On August 8, 2019, the Canada Revenue Agency (the “CRA”) released an Income Tax Ruling, 2018-0776661I7, clarifying its view on the taxation of cryptocurrency miners.

The ruling responded to a taxpayer inquiry, asking whether a bitcoin miner should include the value of mined bitcoin in income at the time it is received.

Bitcoin miners have an essential role in both the creation and the maintenance of the block-chain technology, which is the foundation of bitcoin itself. When miners, using their computers, solve computation-intensive math problems on the bitcoin network, they produce or create new bitcoin. In addition, in solving the math problems, bitcoin miners verify the network’s transaction information, securing the bitcoin payment network.

One might say that miners create bitcoin, in which case mining bitcoin would not be a taxable event. Some in the cryptocurrency sector have analogized bitcoin mining with mining for gold.

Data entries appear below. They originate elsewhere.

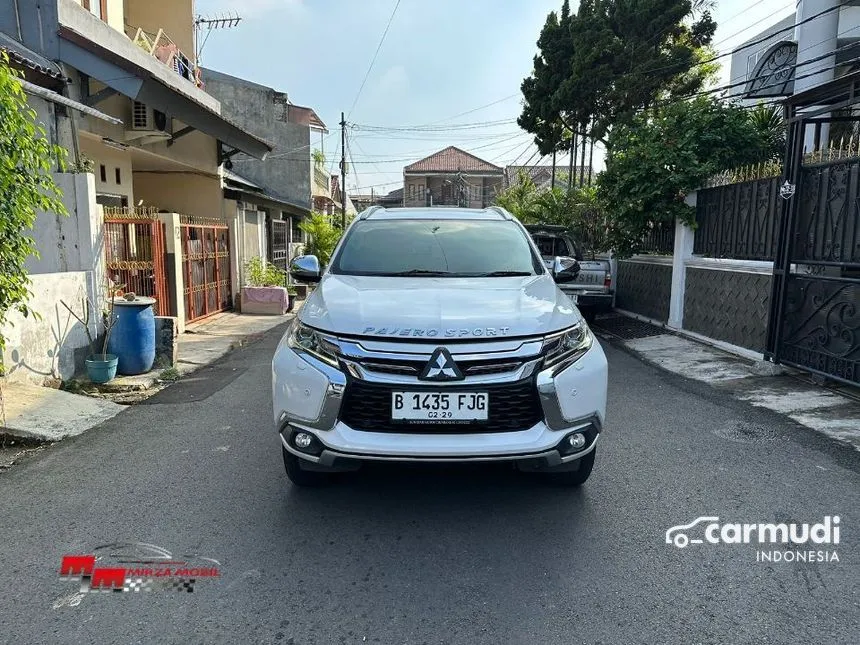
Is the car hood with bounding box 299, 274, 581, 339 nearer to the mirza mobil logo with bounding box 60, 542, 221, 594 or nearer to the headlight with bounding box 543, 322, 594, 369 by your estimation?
the headlight with bounding box 543, 322, 594, 369

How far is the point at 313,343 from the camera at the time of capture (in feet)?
10.9

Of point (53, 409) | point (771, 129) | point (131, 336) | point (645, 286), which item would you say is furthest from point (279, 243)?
point (53, 409)

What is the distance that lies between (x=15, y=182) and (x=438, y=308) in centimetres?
347

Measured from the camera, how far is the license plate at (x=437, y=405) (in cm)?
307

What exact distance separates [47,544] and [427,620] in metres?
2.10

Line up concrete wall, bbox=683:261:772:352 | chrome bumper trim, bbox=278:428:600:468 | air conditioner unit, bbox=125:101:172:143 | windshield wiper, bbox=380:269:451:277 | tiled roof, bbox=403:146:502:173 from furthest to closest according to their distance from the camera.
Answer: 1. tiled roof, bbox=403:146:502:173
2. air conditioner unit, bbox=125:101:172:143
3. concrete wall, bbox=683:261:772:352
4. windshield wiper, bbox=380:269:451:277
5. chrome bumper trim, bbox=278:428:600:468

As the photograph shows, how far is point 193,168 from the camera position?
12797mm

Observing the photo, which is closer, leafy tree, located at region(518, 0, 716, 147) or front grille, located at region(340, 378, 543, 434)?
front grille, located at region(340, 378, 543, 434)

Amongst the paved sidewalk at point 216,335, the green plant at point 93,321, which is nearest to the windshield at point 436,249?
the green plant at point 93,321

However, in the ruling the CRA takes the position that miners earn bitcoin, or receive bitcoin as consideration for their work in validating transactions on the block-chain, with the result that miners must include any bitcoin they mine in their income at the time it is received. In other words, the CRA ignores the “creation” element of mining.

The CRA further advises that the value of the bitcoin for tax purposes is determined by the barter rules, which in this case would require that a miner bring into income the value of the mining services rendered or the value of the bitcoin received. Since in most cases the value of the bitcoin will be more readily valued, this is the amount to be brought into income.

While many will find the CRA’s position to be obvious given the miners play a key role in servicing the blockchain, those who have relied on the gold mining analogy should note the tax consequences of the CRA position. Another interesting issue is the extent to which “miners” of other cryptocurrencies that may use other methods of creation, can rely on this ruling. In either case, the additional clarity providing by the ruling is useful to everyone working in the cryptocurrency space.